Critique : On connaît la chanson est la seconde collaboration d’Alain Resnais avec Agnès Jaoui et Jean-Pierre Bacri, après Smoking et No smoking. Le couple de scénaristes et dialoguistes a apporté au cinéaste un humour et une légèreté que l’on décelait peu dans l’univers austère du réalisateur d’Hiroshima mon amour, même si Mon oncle d’Amérique recelait les prémices d’une fantaisie. Interactivement, Resnais glisse de la profondeur et insuffle une mise en abyme dans le texte des auteurs d’Un air de famille, dont on retrouve ici le goût pour la description des rapports conjugaux, filiaux et fraternels. Mais si on rit beaucoup à ce petit théâtre de hasards et coïncidences, la mélancolie et les situations dramatiques n’y sont pas absents. Camille (Agnès Jaoui) est dépressive et ses malaises révèlent une blessure profonde, Nicolas (Bacri) est hypocondriaque, Marc (Lambert Wilson) est un escroc immobilier doublé d’un mufle. Claude (Pierre Arditi) et Jane (Birkin) veulent quitter leurs conjoints respectifs. Quant à Odile (Sabine Azéma), elle trahit un jeune père de famille au chômage pour embaucher le frère de Nicolas... Sous des allures de comédie chorale divertissante, On connaît la chanson comporte aussi les thèmes d’Alain Resnais, à commencer par la référence à la mémoire et à l’Histoire : celle-ci apparaît par le biais de l’activité de guide touristique de la doctorante, auteur d’une thèse sur « Les chevaliers-paysans de l’an mil au lac de Paladru », et qui attire l’attention de son groupe sur le personnage de von Choltitz (Götz Burger) refusant d’exécuter l’ordre d’Hitler et de détruire Paris.
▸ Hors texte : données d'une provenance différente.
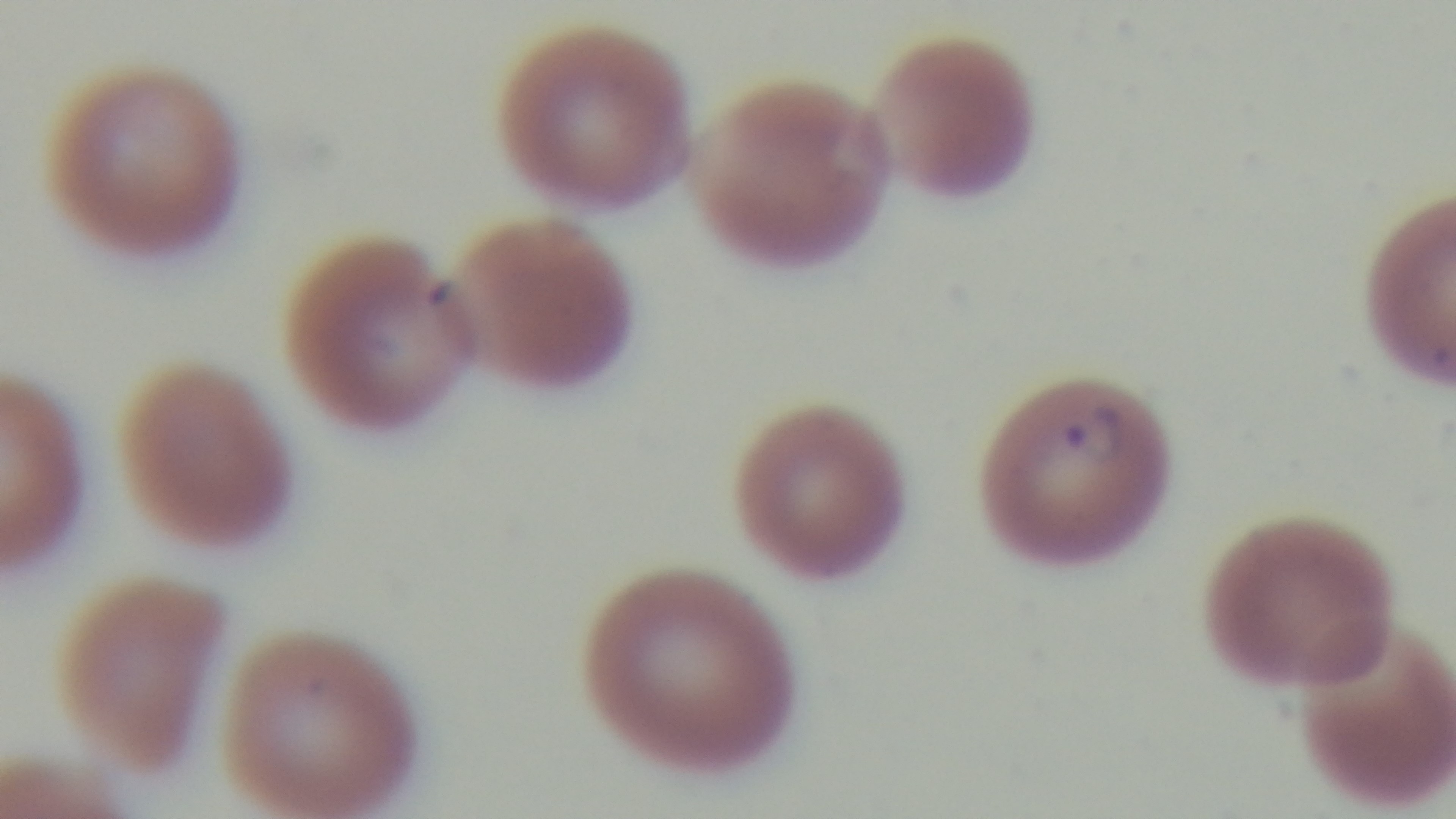
Summary:
  - Objective: 100x oil immersion
  - Preparation: thin
  - Modality: light microscopy
  - Field of view: single
  - Stain: Giemsa
  - Malaria status: positive
  - Capture: mounted 4K digital cameraGive the position of every Plasmodium parasite and every leukocyte.
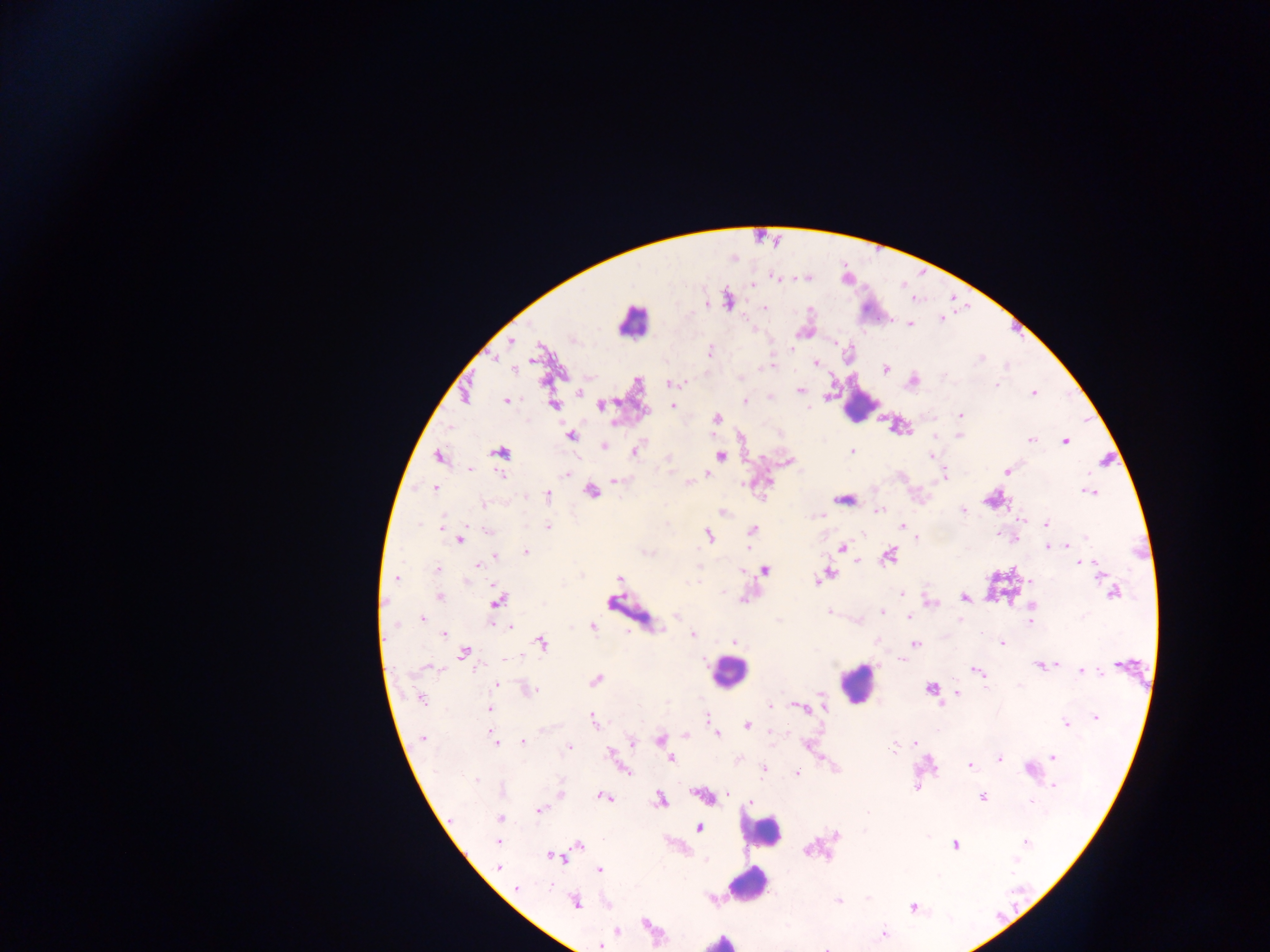
Approximate centers as (x, y) in pixels.
Plasmodium parasites: (753, 285), (706, 305), (765, 307), (941, 318), (910, 324), (510, 341), (836, 344), (711, 351), (981, 358), (816, 364), (771, 366), (514, 368), (885, 368), (913, 380), (674, 382), (997, 385), (800, 390), (579, 392), (1033, 393), (770, 398), (506, 400), (745, 401), (553, 405), (601, 405), (672, 406), (807, 407), (961, 415), (717, 419), (571, 435), (959, 436), (935, 437), (1031, 440), (1065, 441), (604, 446), (636, 451), (852, 451), (501, 453), (931, 455), (720, 456), (440, 458), (789, 461), (469, 469), (1007, 471), (565, 474), (708, 474), (502, 475), (945, 476), (616, 480), (688, 483), (435, 488), (591, 492), (1090, 492), (548, 496), (843, 500), (484, 504), (879, 511), (963, 511), (724, 512), (821, 515), (1020, 520), (419, 524), (1046, 524), (442, 526), (902, 526), (548, 527), (752, 530), (487, 531), (709, 535), (917, 537), (1086, 537), (461, 539), (1069, 545), (1047, 547), (843, 548), (526, 551), (495, 556), (889, 556), (858, 561), (1081, 563), (1087, 564), (479, 565), (1095, 566), (437, 570), (764, 571), (825, 576), (396, 578), (619, 579), (465, 581), (699, 581), (1030, 581), (901, 593), (1113, 593), (440, 595), (964, 597), (498, 600), (931, 603), (1031, 606), (829, 611), (882, 611), (677, 616), (909, 617), (422, 619), (959, 620), (1030, 621), (509, 627), (592, 627), (443, 634), (693, 634), (735, 641), (542, 643), (1002, 643), (916, 644), (464, 653), (505, 659), (904, 660), (1040, 665), (1052, 665), (430, 667), (975, 670), (1083, 671), (980, 673), (596, 680), (496, 685), (984, 686), (930, 689), (529, 690), (958, 693), (422, 699), (823, 700), (824, 705), (770, 706), (800, 707), (490, 709), (1095, 717), (707, 718), (593, 721), (1066, 724), (747, 725), (543, 730), (717, 733), (773, 733), (686, 736), (423, 738), (659, 739), (495, 742), (523, 742), (632, 742), (807, 744), (915, 744), (894, 747), (569, 748), (611, 752), (1053, 757), (671, 759), (999, 759), (970, 766), (1029, 770), (625, 771), (763, 771), (797, 773), (476, 779), (1054, 786), (915, 788), (561, 793), (727, 795), (603, 796), (704, 796), (982, 797), (660, 799), (751, 802), (1032, 802), (539, 810), (500, 818), (699, 828), (837, 835), (498, 842), (1026, 842), (955, 845), (579, 846), (807, 850), (555, 857), (1016, 861), (500, 866), (599, 870), (938, 875), (517, 888), (867, 899), (838, 901), (574, 902), (913, 908), (645, 924), (618, 930), (884, 934), (601, 946), (826, 948).
Leukocytes: (632, 321), (858, 406), (729, 672), (858, 683), (761, 831), (748, 885), (720, 941).

{
  "country": "Ghana",
  "image_size": "1270×952 pixels",
  "preparation": "thick blood smear",
  "capture": "mobile-phone photograph through a microscope",
  "field_of_view": "single"
}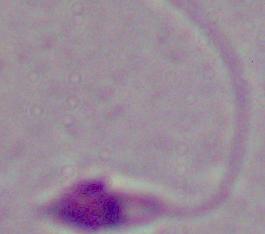
A Leishmania parasite is shown. Captured at 1000x magnification. Photomicrograph.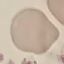

Summary:
  - Result: negative for malaria parasites
  - Capture: smartphone through the microscope eyepiece
  - Preparation: thin blood smear
  - Image type: cell patch, automatically extracted from a larger field of view and resized to 64 × 64 pixels
  - Stain: GiemsaGive the preparation type.
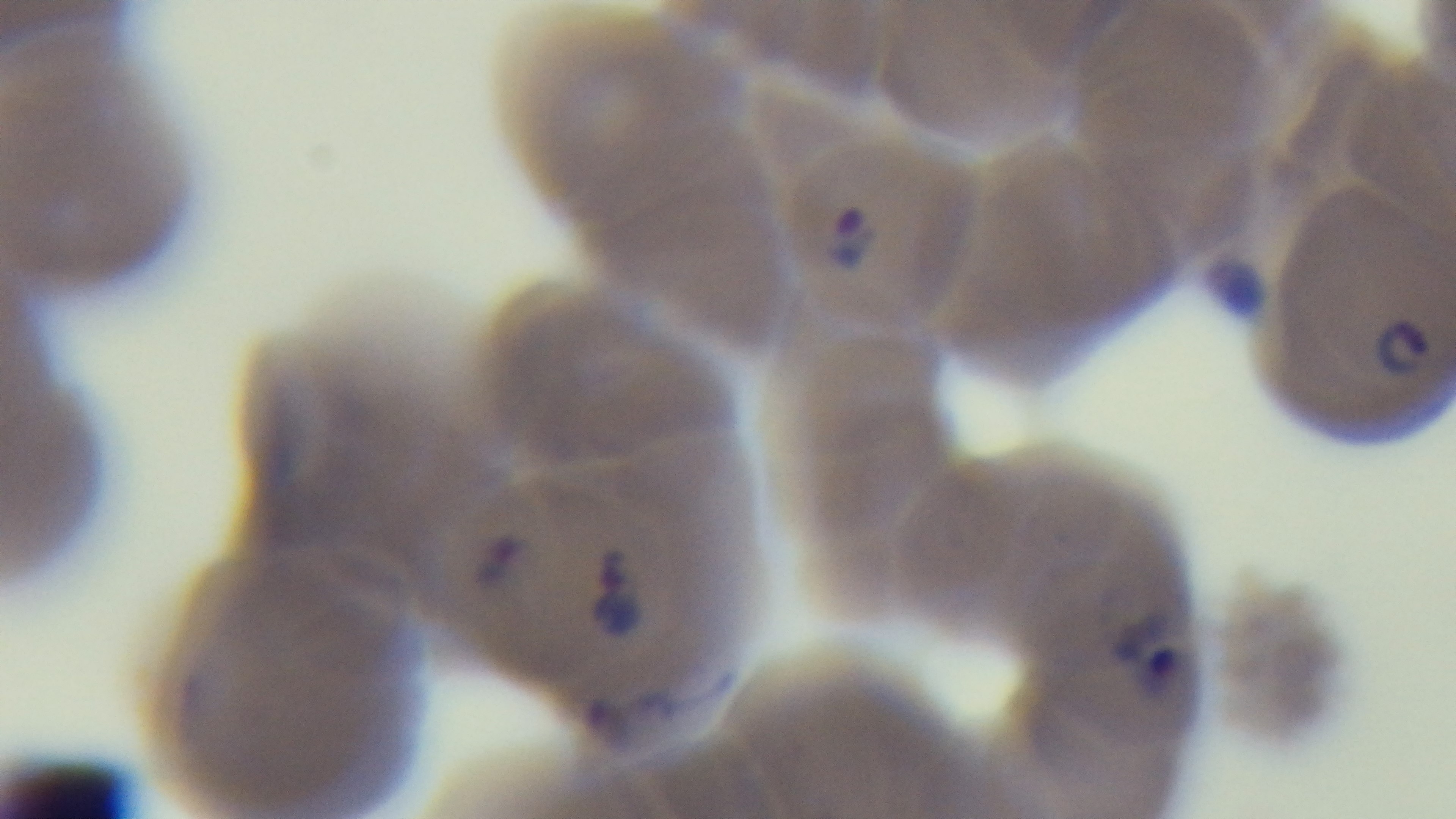

A thin smear.

malaria status = infected
field of view = one from the slide
stain = Giemsa
modality = light microscopy
objective = 100x oil immersion
capture = mounted 4K digital cameraAssess this cell for malaria.
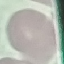

It is uninfected.

Cell patch, automatically extracted from a larger field of view and resized to 64 × 64 pixels. Photographed with a smartphone camera at the microscope eyepiece. Thin blood smear. Giemsa stain.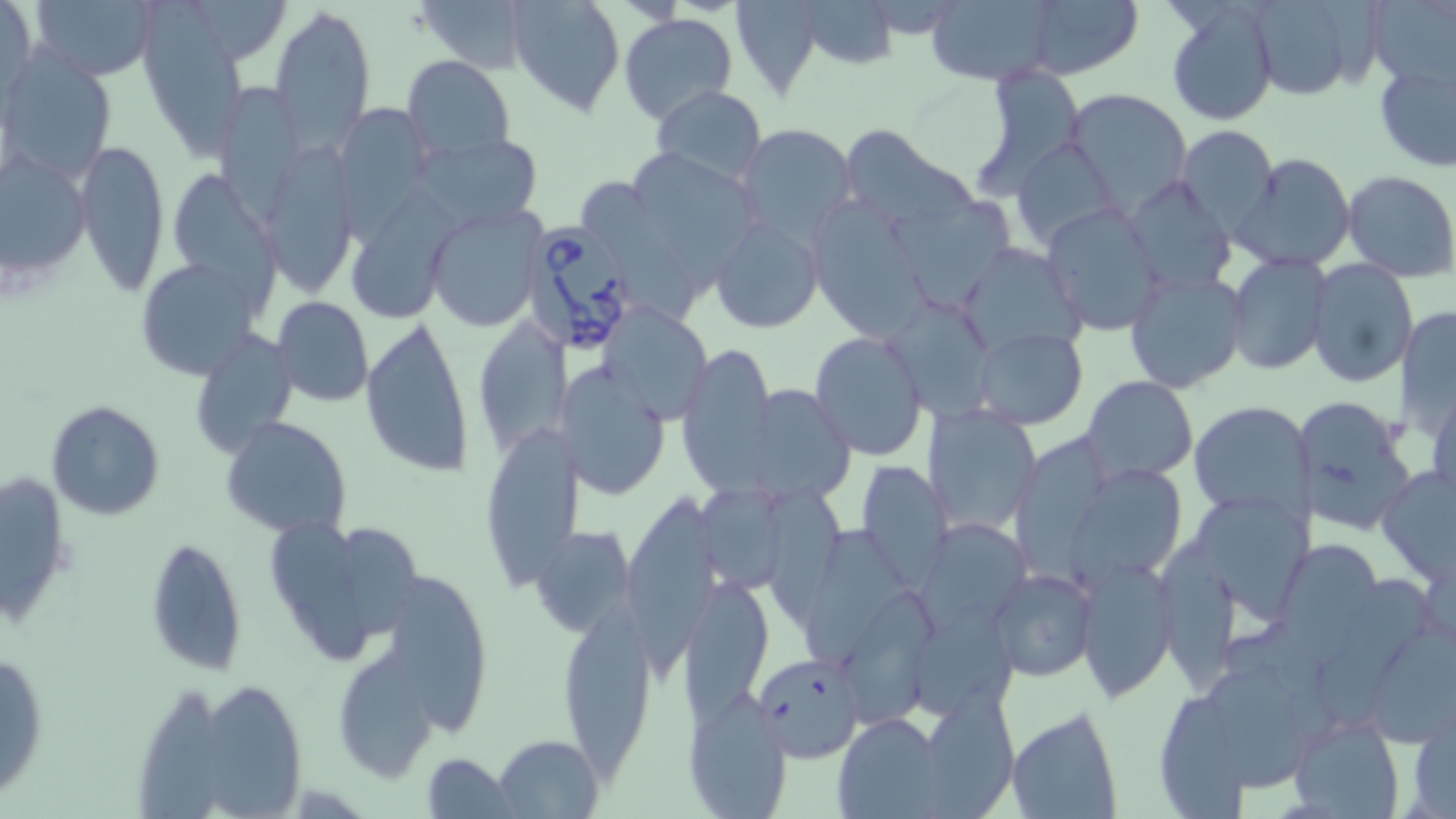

Mais c’est la structure même du film qui s’insère dans la démarche de Resnais. Les chansons ont ici le même rôle leitmotiv que les interventions récurrentes du professeur Henri Laborit dans Mon oncle d’Amérique ou les flocons de neige dans L’amour à mort. Elles permettent une mise à distance de personnages exhibés par leur metteur en scène et marionnettiste, qui n’hésite pas, en outre, à glisser de déroutants effets visuels, à l’instar de ces méduses géantes apparaissant à l’écran lors de la crémaillère d’Odile.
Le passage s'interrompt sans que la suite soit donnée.